_What you have to do_
Please return every line below that contains the string "instances".

* START *

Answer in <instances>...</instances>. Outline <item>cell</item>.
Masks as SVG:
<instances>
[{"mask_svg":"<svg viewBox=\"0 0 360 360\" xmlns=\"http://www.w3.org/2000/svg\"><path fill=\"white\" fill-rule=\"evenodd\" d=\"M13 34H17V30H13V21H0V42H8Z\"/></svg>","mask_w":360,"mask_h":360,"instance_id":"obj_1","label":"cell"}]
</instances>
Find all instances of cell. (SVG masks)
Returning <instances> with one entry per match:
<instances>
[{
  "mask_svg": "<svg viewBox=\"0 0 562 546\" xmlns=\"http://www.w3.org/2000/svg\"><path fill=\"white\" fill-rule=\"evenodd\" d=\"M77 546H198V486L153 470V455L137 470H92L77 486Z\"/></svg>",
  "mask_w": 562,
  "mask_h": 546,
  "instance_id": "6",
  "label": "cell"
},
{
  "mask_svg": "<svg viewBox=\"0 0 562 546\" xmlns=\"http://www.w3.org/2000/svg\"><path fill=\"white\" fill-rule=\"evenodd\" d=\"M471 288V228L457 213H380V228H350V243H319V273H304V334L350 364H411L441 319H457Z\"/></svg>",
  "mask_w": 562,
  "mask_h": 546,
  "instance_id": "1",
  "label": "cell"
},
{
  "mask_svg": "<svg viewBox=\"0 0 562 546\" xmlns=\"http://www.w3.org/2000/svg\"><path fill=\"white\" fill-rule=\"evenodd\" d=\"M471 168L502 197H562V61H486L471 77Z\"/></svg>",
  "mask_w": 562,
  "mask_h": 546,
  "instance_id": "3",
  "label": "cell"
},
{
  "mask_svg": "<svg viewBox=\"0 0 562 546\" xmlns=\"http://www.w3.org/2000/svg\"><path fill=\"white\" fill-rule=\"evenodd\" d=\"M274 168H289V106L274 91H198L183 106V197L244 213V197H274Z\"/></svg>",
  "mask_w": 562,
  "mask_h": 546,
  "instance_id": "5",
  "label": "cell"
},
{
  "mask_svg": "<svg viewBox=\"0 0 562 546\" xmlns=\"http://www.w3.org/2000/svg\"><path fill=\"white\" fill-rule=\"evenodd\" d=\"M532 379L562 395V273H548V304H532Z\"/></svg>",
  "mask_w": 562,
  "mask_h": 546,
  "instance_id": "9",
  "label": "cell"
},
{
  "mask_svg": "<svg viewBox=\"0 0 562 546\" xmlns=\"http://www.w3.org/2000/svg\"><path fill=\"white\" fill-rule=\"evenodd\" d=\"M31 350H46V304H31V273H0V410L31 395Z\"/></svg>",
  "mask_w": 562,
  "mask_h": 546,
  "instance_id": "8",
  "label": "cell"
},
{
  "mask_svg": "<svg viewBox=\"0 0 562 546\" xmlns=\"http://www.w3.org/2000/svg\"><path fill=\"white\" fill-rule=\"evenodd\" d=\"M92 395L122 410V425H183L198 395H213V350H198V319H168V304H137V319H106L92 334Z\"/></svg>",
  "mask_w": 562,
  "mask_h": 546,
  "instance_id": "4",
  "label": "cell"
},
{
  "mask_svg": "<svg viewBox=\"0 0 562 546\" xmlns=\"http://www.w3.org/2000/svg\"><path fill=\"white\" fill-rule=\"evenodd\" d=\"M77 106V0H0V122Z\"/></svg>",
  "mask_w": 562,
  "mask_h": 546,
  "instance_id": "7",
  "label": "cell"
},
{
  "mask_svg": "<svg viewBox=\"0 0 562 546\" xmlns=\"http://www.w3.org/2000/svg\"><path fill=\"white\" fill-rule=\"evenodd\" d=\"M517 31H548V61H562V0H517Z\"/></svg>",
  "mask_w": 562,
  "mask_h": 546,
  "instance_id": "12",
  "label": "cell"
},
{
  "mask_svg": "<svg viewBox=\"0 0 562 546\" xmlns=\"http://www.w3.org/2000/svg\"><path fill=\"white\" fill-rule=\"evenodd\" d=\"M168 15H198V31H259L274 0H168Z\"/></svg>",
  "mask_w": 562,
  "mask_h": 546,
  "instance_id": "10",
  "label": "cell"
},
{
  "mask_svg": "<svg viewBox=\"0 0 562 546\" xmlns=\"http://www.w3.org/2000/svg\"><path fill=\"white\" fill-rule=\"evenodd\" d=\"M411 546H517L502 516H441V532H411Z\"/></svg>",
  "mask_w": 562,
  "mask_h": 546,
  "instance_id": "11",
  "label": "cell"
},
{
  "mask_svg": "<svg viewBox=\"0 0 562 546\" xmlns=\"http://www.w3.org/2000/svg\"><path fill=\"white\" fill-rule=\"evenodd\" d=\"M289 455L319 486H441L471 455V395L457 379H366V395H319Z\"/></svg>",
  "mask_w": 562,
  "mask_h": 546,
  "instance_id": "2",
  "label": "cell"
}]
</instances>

* END *

_Answer below_
Answer in <instances>...</instances>. Outline <item>cell</item>.
<instances>
</instances>
Find all instances of cell. (SVG masks)
Returning <instances> with one entry per match:
<instances>
</instances>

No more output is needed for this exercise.